I gather that I should upgrade slurmdbd first and ideally the slurmctld should not be touched/killed at point. On our cluster we run both the slurmdbd and the slurmctld on a single host. I have been advised to just upgrade slurmdbd initially -- upgrading the rpms in a piecemeal fashion. That is, just installing the slurm and slurmdbd rpms in the first instance. Due to the rpm structure changes at v17.11 that strategy doesn't work -- the yum updates fail with dependency issues.
I guess that the only solution is to upgrade all the slurm at once. That means that the slurmctld will be killed (unless it has been stopped first). Is there anyone who has done an upgrade who would be willing to share their experiences, please?
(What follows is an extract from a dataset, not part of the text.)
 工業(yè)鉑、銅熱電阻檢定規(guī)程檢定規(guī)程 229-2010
In other words, is it valid to kill both the slurmdbd and slurmcltd processes at the start of the upgrade and, if so, how does the loss of the slurmctld affect the cluster re running jobs, user activity, etc?
Best regards,
David
Thank you for your comments. I could potentially force the upgrade of the slurm and slurm-slumdbd rpms using something like:
I use rpm's for our installs here. I usually pause all the jobs prior to the upgrade, then I follow the guide here:
https://slurm.schedmd.com/quickstart_admin.html
I haven't done the upgrade to 18.08 though yet, and so I haven't had to contend with the automatic restart that seems to be the case with the new rpm spec script (we went to 17.11 prior to the rpm spec reorg). Frankly I wish that they didn't do the automatic restart as I like to manage that myself.
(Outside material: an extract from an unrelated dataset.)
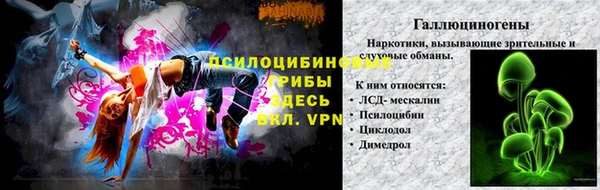 бутират Балахна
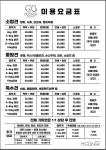 뭉크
As Chris said though you definitely want to do the slurmdbd upgrade from the commandline. I've had it where when just restarting the service it times out and the database only gets partially update. In which case I had to restore from the mysqldump I had made and tried again. Also highly recommend doing mysqldumps prior to major version updates.
-Paul Edmon-
Thank you for your reply. You're correct, the systemd commands aren't invoked, however upgrading the slurm rpm effectively pulls the rug from under /usr/sbin/slurmctld. The v17.02 slurm rpm provides /usr/sbin/slurmctld, but from v17.11 that executable is provided by the slurm-slurmctld rpm.
In other words, doing a minimal install of just the slurm and the slurmdbd rpms deletes the slurmctld executable. I haven't explicitly tested this, however I tested the upgrade on a compute node and experimented with the slurmd -- the logic should be the same.
I guess that the question that comes to mind is.. Is it a really big deal if the slurmctld process is down whilst the slurmdbd is being upgraded? Bearing in mind that I will probably opt to suspend all run jobs and stop the partitions during the upgrade.
Best regards,
David